It won six Oscars and has been hailed as the greatest action film ever, but it is a miracle Mad Max: Fury Road ever made it to the screen...or that anybody survived the production. The story of this modern classic spanned nearly two decades of wild obstacles as visionary director George Miller tried to mount of the most difficult shoots in Hollywood history.
The most comprehensive look yet into the franchise’s crowning achievement ... A candid, sometimes contradictory, always compelling examination of the most unlikely big-budget cinematic triumph since Titanic ... Assembled from more than 130 interviews with “Fury Road’s” makers and notable admirers, Buchanan’s book is a chronicle of near-miraculous creative, diplomatic and financial perseverance on the part of co-writer/producer/director George Miller ... Buchanan’s vivid account of the project reads like an auteur filmmaker’s version of the Book of Job ... Buchanan’s book will give even Fury Road’s most ardent admirers new reasons to celebrate Miller & Co.’s singular achievement.
We don’t have to imagine what happened out there amid the sandstorms [on set], thanks to Blood, Sweat & Chrome, Kyle Buchanan’s deft and rollicking assembly of recollections by cast, crew, studio suits, and more ... Oral history is perfect for chronicling a film where the extreme is the norm ... Buchanan rounds up more curiosities and what-ifs.

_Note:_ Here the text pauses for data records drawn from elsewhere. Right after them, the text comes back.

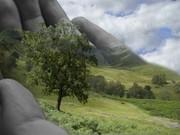 natureza em nossas mãos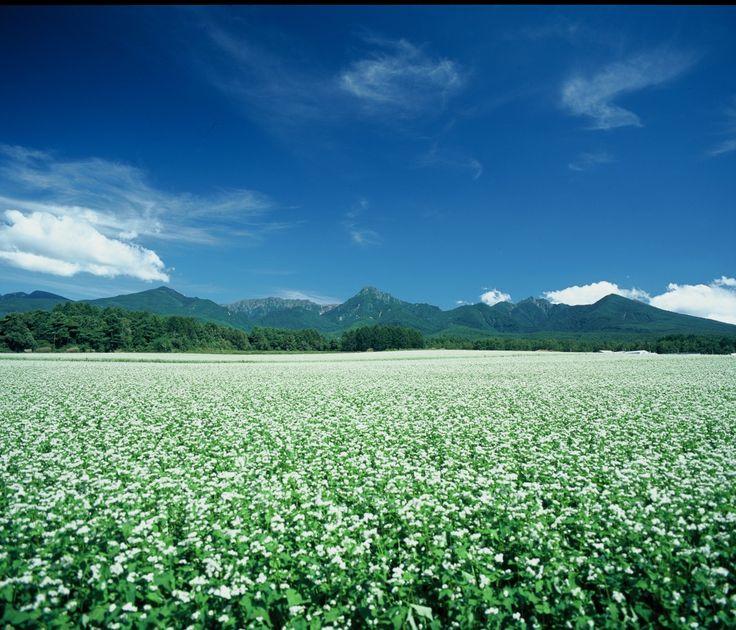 そば畑と八ヶ岳連峰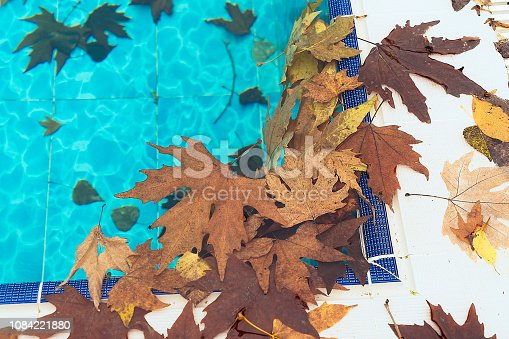 Dirty swimming pool in autumn season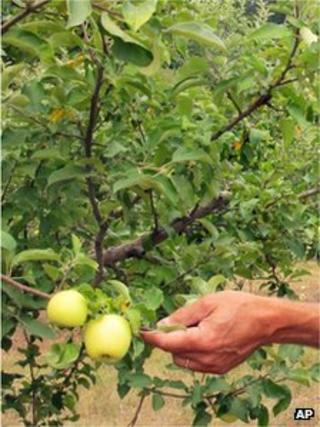 Apples being picked the from tree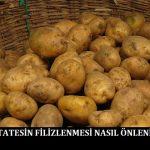 Patatesin Filizlenmesi Nasıl Önlenir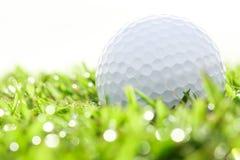 Slut upp golfboll på gräs Royaltyfri Bild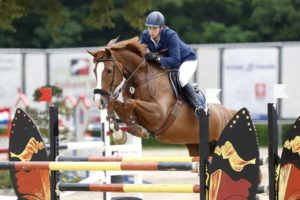 Dutch Jumping Horses For Sale Holland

Blood, Sweat & Chrome pulls away from clichés by tossing the keys to the filmmakers themselves. The pop culture reporter for The New York Times assembles scores of voices that rev up a narrative that will excite Mad Max fans specifically, and entertain film buffs generally, on how ideas are realized as epics ... Buchanan’s Blood, Sweat & Chrome succeeds largely at the level you choose.